- DOCUMENT SECTION -
┄┄┄┄┄┄

# Lake Cresent/ St. John's River System



## skiff89_jr (Apr 1, 2011)

All these years that I've been a member on crappie.com, and I've read countless threads about people putting their 2 cents on wether Talquin or Cresent was the "supreme"waters of Florida. Well after fishing Talquin for several years, I've finally gotten in on a little Cresent action now that I'm living in Gainesville. 



Got to the lake at 6am and the lake was white-capping (seriously). Launched at 3 bananas and headed to the north end of the lake hoping to get out of the wind. Carolina Skiff j16's just aren't built for this kind of weather. Long and wet ride all the way to the north end. 



Trolled about 8-13ft of water all day with the wind pushing us too fast most of the day. Just couldn't keep our baits in the strike zone for any long periods of time. 



Even with such a horrible wind all day we managed to catch 41. Only kept 21 but we had 10, yes 10 fish, at or over the 2lb mark. I haven't even caught a total of 2lbers in my life before today. Definitely a trip for the memorie books. It was dads and I first of many trips to Cresent. Big fish went 2.4lbs. All fish were caught on litewirehooks and grubs. 


Btw, I wouldn't normally keep 10- 2lb crappie. We had already made up in our minds we would keep fish from today that were of size and throw EVERYTHING back tomorrow. 4 quart bags of fillets will last me awhile. 



Talquin will always seem like home but I'm on to something good down here at Cresent. 















































Sent from my iPhone using Tapatalk


----------



## skiff89_jr (Apr 1, 2011)

Pics don't even do these fish justice. Incredible day!!!


Sent from my iPhone using Tapatalk


----------



## FishWalton (Jul 22, 2010)

I knew you would get over to Cresent sooner or later. After that incredible day you will be burning up the road when your studies allow. Thanks for the great report and photos. We don't get them like that in the Choctawhatchee River, which I'm headed to this moring looking for more crappie.


----------



## skiff89_jr (Apr 1, 2011)

fishwalton said:


> I knew you would get over to Cresent sooner or later. After that incredible day you will be burning up the road when your studies allow. Thanks for the great report and photos. We don't get them like that in the Choctawhatchee River, which I'm headed to this moring looking for more crappie.

┄┄┄┄┄┄

- MATERIAL PROVIDED -
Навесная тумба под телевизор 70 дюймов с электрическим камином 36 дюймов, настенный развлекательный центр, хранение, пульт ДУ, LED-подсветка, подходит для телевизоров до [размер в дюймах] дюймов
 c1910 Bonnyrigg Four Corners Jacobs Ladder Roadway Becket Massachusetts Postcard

┄┄┄┄┄┄

- INSTRUCTION 1 -
In the fishing thread, how much did the biggest fish weigh?
- INSTRUCTION 2 -
Print the part of the fishing thread starting at "All these years" and ending at "periods of time.".
The listing has no connection to the fishing thread.

- WRITTEN REPLY 1 -
2.4 lbs

- WRITTEN REPLY 2 -
All these years that I've been a member on crappie.com, and I've read countless threads about people putting their 2 cents on wether Talquin or Cresent was the "supreme"waters of Florida. Well after fishing Talquin for several years, I've finally gotten in on a little Cresent action now that I'm living in Gainesville. 



Got to the lake at 6am and the lake was white-capping (seriously). Launched at 3 bananas and headed to the north end of the lake hoping to get out of the wind. Carolina Skiff j16's just aren't built for this kind of weather. Long and wet ride all the way to the north end. 



Trolled about 8-13ft of water all day with the wind pushing us too fast most of the day. Just couldn't keep our baits in the strike zone for any long periods of time.